Directive ▸
Starting at the line with "From the vantage" in it, reproduce each line below through the last one, exactly, and include nothing else.

----

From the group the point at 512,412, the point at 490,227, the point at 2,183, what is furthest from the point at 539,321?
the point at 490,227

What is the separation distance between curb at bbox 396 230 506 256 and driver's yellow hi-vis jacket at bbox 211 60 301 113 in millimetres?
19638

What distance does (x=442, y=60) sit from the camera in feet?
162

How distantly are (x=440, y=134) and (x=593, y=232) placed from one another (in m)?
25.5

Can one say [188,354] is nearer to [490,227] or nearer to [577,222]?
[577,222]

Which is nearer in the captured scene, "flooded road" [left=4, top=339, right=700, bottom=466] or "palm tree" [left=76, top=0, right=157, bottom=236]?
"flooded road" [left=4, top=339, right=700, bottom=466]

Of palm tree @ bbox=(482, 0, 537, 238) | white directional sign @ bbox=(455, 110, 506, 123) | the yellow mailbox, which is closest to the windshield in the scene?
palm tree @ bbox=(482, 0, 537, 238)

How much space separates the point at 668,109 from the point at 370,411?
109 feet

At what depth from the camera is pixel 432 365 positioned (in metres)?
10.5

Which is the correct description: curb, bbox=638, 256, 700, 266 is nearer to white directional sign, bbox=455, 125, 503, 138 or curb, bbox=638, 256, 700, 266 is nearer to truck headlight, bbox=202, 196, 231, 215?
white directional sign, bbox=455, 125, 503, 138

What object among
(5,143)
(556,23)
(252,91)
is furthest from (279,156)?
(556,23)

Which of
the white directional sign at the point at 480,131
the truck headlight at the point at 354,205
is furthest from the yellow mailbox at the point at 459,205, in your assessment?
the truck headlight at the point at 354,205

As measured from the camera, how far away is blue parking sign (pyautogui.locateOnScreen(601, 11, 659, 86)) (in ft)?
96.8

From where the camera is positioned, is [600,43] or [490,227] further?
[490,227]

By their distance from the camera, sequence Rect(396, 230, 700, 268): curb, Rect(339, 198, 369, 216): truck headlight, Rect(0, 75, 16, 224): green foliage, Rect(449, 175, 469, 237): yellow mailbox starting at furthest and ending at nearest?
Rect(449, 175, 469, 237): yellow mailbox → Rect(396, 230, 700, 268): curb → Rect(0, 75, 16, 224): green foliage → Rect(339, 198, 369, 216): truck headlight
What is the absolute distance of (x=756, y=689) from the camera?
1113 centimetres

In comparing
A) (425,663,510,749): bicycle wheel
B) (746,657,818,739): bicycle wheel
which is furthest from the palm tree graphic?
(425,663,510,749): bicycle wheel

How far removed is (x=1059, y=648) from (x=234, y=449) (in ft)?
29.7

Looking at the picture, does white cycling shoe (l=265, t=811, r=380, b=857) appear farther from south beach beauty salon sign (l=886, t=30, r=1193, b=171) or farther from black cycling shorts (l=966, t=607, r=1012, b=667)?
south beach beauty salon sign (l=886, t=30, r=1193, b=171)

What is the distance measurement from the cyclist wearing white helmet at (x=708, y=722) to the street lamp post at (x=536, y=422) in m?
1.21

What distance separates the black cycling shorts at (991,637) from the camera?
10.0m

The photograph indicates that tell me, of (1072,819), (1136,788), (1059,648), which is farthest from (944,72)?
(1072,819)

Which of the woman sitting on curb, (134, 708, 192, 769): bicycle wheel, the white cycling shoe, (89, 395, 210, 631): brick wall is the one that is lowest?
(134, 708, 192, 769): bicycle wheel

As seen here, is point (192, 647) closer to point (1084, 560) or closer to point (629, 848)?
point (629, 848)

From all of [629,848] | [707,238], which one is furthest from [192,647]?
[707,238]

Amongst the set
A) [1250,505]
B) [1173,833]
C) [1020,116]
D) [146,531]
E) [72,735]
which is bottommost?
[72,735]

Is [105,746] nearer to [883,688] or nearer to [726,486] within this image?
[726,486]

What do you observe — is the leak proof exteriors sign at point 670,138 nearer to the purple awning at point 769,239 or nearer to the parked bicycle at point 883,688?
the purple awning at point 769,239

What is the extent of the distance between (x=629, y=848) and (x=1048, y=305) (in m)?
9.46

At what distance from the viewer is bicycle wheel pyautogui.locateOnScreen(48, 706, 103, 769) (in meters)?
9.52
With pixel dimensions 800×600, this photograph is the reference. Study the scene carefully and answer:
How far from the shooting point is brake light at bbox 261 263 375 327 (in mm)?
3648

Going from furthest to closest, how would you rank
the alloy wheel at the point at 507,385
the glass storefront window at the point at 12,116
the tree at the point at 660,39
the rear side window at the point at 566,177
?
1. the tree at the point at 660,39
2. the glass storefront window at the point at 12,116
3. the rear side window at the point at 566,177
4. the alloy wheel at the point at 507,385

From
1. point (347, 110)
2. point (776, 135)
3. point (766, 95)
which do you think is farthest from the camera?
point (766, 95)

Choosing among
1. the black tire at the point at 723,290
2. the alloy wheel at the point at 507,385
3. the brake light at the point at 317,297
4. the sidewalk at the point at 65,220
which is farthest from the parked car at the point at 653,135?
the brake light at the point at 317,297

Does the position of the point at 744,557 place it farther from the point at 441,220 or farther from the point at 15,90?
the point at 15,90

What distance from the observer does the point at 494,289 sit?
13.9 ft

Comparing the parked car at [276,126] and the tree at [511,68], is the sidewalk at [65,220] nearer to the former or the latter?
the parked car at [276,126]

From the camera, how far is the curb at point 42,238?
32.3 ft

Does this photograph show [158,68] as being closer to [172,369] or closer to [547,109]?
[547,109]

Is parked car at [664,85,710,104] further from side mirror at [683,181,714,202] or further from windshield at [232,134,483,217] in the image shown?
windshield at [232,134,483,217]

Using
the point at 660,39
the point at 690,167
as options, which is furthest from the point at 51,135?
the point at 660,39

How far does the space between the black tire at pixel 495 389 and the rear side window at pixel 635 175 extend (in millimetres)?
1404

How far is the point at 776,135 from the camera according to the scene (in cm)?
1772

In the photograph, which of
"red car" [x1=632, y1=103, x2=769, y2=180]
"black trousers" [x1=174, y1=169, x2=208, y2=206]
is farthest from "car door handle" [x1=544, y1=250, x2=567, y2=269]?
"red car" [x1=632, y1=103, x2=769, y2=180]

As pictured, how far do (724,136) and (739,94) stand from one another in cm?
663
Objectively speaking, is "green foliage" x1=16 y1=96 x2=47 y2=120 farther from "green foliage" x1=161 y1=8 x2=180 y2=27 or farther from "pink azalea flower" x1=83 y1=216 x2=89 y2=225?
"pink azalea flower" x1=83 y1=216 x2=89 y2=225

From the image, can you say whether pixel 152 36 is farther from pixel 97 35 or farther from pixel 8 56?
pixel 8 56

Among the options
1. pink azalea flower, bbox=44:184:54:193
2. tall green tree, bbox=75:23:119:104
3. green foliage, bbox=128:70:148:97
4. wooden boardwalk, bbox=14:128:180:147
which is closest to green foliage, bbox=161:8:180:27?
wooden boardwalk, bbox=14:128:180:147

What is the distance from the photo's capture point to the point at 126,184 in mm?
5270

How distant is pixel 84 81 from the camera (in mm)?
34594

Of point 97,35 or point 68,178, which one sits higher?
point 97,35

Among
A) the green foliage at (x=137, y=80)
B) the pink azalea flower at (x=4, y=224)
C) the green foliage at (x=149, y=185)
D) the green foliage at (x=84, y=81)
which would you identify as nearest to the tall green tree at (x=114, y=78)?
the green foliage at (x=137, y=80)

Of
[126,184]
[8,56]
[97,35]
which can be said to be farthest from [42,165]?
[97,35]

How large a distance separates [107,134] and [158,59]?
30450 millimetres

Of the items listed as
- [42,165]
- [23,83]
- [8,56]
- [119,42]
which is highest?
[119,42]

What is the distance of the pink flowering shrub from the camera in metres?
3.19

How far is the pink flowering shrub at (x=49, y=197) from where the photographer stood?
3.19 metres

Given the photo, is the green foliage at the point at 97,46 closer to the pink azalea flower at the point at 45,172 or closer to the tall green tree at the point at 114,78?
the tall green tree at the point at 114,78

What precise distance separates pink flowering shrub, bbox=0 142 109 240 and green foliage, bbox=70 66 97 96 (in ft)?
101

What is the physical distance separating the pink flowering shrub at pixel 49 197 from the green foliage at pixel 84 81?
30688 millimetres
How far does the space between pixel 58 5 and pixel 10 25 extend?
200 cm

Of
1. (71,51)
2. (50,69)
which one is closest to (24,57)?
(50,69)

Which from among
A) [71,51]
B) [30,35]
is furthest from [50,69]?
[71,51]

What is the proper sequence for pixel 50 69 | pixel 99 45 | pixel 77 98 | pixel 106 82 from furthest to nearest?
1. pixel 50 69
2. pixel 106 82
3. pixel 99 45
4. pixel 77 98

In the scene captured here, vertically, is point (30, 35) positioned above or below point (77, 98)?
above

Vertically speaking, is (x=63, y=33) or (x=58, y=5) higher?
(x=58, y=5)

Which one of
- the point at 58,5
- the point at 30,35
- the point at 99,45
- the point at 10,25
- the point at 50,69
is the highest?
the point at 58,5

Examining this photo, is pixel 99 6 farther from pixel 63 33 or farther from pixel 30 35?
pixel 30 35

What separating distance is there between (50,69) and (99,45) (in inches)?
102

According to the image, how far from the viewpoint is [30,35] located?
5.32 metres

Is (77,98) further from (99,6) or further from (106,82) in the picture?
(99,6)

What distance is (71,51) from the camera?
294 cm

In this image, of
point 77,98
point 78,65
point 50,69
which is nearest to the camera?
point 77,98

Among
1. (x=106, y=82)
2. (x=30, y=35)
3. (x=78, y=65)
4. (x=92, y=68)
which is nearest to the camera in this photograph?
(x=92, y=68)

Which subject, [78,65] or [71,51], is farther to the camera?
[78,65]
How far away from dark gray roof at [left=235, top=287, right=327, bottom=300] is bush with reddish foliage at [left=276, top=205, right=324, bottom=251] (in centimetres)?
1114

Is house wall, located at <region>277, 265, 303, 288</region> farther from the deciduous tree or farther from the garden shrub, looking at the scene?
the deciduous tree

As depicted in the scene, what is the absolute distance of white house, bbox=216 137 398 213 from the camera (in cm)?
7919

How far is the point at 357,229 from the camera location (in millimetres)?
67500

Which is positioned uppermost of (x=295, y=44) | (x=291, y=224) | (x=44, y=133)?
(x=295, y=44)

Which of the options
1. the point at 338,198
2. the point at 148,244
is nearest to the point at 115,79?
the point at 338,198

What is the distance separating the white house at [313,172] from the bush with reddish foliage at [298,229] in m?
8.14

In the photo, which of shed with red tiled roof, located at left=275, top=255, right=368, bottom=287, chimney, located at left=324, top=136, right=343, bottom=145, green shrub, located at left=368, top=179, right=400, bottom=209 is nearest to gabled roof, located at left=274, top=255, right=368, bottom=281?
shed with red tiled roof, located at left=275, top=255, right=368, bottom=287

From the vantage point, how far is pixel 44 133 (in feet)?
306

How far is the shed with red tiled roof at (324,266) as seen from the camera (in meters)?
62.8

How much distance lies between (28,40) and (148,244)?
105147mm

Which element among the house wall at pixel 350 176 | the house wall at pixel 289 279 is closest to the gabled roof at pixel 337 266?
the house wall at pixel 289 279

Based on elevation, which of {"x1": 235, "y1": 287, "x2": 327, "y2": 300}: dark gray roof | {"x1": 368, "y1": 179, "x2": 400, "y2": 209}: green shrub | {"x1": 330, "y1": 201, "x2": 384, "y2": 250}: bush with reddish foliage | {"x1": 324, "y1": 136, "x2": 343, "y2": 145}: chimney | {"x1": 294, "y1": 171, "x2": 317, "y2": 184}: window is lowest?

----

Response to the exercise ▸
From the vantage point, how far is pixel 44 133 (in feet)?
306

How far is the shed with red tiled roof at (324,266) as seen from the camera (in meters)?
62.8

How much distance lies between (28,40) and (148,244)?
105147mm

Which element among the house wall at pixel 350 176 | the house wall at pixel 289 279 is closest to the gabled roof at pixel 337 266?
the house wall at pixel 289 279

Based on elevation, which of {"x1": 235, "y1": 287, "x2": 327, "y2": 300}: dark gray roof | {"x1": 368, "y1": 179, "x2": 400, "y2": 209}: green shrub | {"x1": 330, "y1": 201, "x2": 384, "y2": 250}: bush with reddish foliage | {"x1": 324, "y1": 136, "x2": 343, "y2": 145}: chimney | {"x1": 294, "y1": 171, "x2": 317, "y2": 184}: window is lowest?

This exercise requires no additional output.